Problem details » In the passage on the 1995 Croatian offensives, repeat word for word the part that opens with the words containing "Following an agreement" and closes with "summer of 1995.".

Supplied passage »
········

The encroaching of the Serbian-held territory in Croatia and western Bosnia had begun in the mid 1994, with a series of dogged campaigns of the Croatian Army (HV) and Croatian Defense Council (HVO, in Bosnia and Herzegovina). NATO airstrikes in the area west of Brčko were, in effect, insignificant.
The incursion of Milošević's forces west of the Drina river was bound to collapse due to overtaxing the endurance capacity of his people when confronted with an organized and sustained ground troops' offensive. Exhausted by sanctions and overstretched, Serbian forces couldn't cover the majority of the front line, and their military defeat was only a matter of time.
Following an agreement with the Croatian government in November 1994, The Pentagon contracted Military Professional Resources, Inc (MPRI) to cooperate with the Croatian military, especially with regards to commissioned officers' training, modernization of information technology and integration of military with civil economy. On May 1st the following year, Croatia started "Operation Flash" in which they reclaimed a larger area in western Slavonia in just a few days.
Timeline
A few months later, "Operation Storm" was in the making. In order to surround Knin, the capital of rebel Serbs in Croatia, HVO and HV first captured the crucial cities of Glamoč and Bosansko Grahovo in western Bosnia in the summer of 1995.
Operation Storm begun in the early morning of August 4th. The Croatian 4th and 7th Guards Brigades broke through the lines of already demoralized Serb forces, advanced quickly and took over Knin and most of the Dalmatian hinterland on August 5th.
By August 6th, the 1st Guards Brigade penetrated Krajina territory near Slunj (north of Plitvice) and reached the border with Bosnia and Herzegovina, where they met with Bosniak forces of the enclave of western Bosnia. The only strong resistance was met in the town of Glina (south of Sisak).
On the evening of August 7th the operation was declared over, as most of the border with Bosnia was controlled by the Croats. The few remaining divisions of the Serbian army peacefully surrendered over the course of the next several days.
On August 11th, the Croatian Ministry of healthcare published its records of casualties on the Croatian side: 174 dead and 1430 wounded.

········

Recorded data »
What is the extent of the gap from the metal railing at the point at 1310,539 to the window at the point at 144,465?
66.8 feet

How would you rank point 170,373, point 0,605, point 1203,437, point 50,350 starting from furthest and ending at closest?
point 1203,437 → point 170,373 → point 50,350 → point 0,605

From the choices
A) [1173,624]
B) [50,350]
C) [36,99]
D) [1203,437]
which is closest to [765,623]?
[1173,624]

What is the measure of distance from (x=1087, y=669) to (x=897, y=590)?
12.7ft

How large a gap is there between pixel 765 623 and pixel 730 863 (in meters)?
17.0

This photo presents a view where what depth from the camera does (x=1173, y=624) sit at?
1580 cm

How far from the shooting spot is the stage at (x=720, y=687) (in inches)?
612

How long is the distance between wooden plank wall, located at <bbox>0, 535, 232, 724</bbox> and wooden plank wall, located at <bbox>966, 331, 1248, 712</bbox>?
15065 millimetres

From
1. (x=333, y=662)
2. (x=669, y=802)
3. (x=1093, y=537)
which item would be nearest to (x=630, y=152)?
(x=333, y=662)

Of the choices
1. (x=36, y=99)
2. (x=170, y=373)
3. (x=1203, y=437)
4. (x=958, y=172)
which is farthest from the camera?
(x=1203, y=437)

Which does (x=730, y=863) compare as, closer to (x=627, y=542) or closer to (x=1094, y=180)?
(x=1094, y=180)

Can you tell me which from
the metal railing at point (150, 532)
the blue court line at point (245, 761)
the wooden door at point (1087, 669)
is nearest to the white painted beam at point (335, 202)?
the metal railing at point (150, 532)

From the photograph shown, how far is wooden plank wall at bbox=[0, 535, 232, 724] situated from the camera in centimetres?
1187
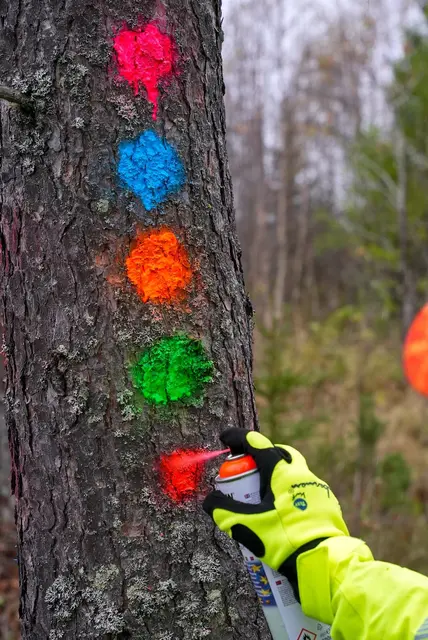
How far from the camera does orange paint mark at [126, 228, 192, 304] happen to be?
53.1 inches

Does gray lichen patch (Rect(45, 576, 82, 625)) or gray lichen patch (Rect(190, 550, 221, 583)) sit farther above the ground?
gray lichen patch (Rect(190, 550, 221, 583))

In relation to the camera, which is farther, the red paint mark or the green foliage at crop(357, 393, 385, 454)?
the green foliage at crop(357, 393, 385, 454)

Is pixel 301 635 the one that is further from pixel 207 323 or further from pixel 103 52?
pixel 103 52

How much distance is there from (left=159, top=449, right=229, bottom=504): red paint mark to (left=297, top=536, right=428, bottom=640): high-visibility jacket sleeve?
34 centimetres

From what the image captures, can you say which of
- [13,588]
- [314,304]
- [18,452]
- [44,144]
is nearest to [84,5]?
[44,144]

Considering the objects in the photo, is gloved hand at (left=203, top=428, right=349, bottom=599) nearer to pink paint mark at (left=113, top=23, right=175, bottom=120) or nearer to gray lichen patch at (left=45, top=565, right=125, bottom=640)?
gray lichen patch at (left=45, top=565, right=125, bottom=640)

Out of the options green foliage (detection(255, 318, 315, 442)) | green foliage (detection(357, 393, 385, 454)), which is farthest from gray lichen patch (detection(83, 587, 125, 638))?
green foliage (detection(357, 393, 385, 454))

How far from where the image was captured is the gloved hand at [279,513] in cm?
114

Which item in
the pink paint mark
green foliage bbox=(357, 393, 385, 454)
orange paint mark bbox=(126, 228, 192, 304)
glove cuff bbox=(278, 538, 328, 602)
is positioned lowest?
green foliage bbox=(357, 393, 385, 454)

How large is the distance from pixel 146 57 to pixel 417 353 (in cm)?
1043

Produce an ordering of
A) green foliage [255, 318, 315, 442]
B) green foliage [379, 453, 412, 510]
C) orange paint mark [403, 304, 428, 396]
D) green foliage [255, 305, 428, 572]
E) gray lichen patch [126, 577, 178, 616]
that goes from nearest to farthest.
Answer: gray lichen patch [126, 577, 178, 616], green foliage [255, 318, 315, 442], green foliage [255, 305, 428, 572], green foliage [379, 453, 412, 510], orange paint mark [403, 304, 428, 396]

········

Solution below »
Following an agreement with the Croatian government in November 1994, The Pentagon contracted Military Professional Resources, Inc (MPRI) to cooperate with the Croatian military, especially with regards to commissioned officers' training, modernization of information technology and integration of military with civil economy. On May 1st the following year, Croatia started "Operation Flash" in which they reclaimed a larger area in western Slavonia in just a few days.
Timeline
A few months later, "Operation Storm" was in the making. In order to surround Knin, the capital of rebel Serbs in Croatia, HVO and HV first captured the crucial cities of Glamoč and Bosansko Grahovo in western Bosnia in the summer of 1995.